Cute Girl and I meet up in the Eaton Centre, the largest shopping mall in downtown Accordion City. Neither of us are really the shopping mall type; it’s just a convenient indoors place with lots of landmarks, making it an ideal place for meeting in the winter.

I haven’t seen her since before she left the country back in December and wasn’t able to even have a proper conversation with her when she called to say goodbye from the airport. Dad was in the intensive care unit at the hospital at the time, my sister had just returned from emergency eye surgery at another hospital and I was doing the pillar-of-calm thing for Mom.

She looks the way Homer Simpson describes women: “A woman is like a beer. They look good, they smell good…and you’d step over your own mother to get one!”. She thanks me for coming to see the movie with her — she says that I’m the only person she knows who’d go to see an art film like What Time Is It There?

Truth be told, I’d be happy to watch TV static with her.

6:15 p.m.

We walk westward on Queen Street. We’re looking upwards, enjoying the way everything looks on a cold and cloudless early evening: everything looks crisp, and the light of the setting glinting off the windows of buildings gives the building contrast against their royal blue background. It’s one of those moments that I wish I had a camera built into my head.

“Hey, the Queen Mother Cafe,” she says, as we cross University Avenue and into the boutique-y part of Queen West. “I haven’t been there in ages.”

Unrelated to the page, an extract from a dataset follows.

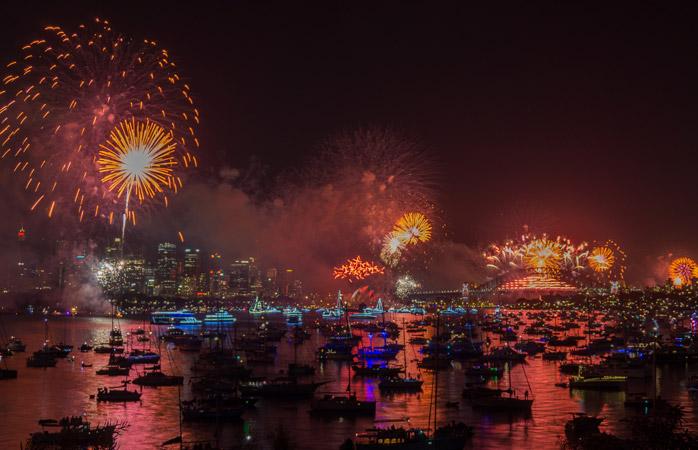 Fira in det nya året ombord på en av de många båtarna i Sydneys hamns färgsprakande ljusparad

“Let’s go there,” I say, “I could use some spicy noodles.”

7:00 p.m.

“Hey, d’you mind if we drop by the Silver Snail [a comic book store on Queen Street, a short walk west] before we go to the theatre? I’m behind on the Battle of the Planets comic book. I need to get issue three.”

“You’re a comic book reader?”

“Of sorts. It’s just that I loved the show as a kid. The comic book, I find it a little lacking in text. I’m really more of a Sandman reader.”

She wants to go to a comic book store. I check myself for any sign of drooling before I answer.

“Ever seen the original non-bowlderized Japanese version, Science Ninja Team Gatchman? Where Mark’s name is ‘Ken the Eagle‘ and Zoltar’s is ‘Berg Katse‘?”

“No, but I’d love to watch it sometime. And you know what else we need to see? The Electronic Music Festival in Detroit.”

Sigh. She’s a geek’s dream date.

7:20 p.m.

Later in the dinner, she explains that her friend S. is taking a date to the movie tonight.

Her: It’s very odd. A lot of my engineer friends have recently joined Lavalife.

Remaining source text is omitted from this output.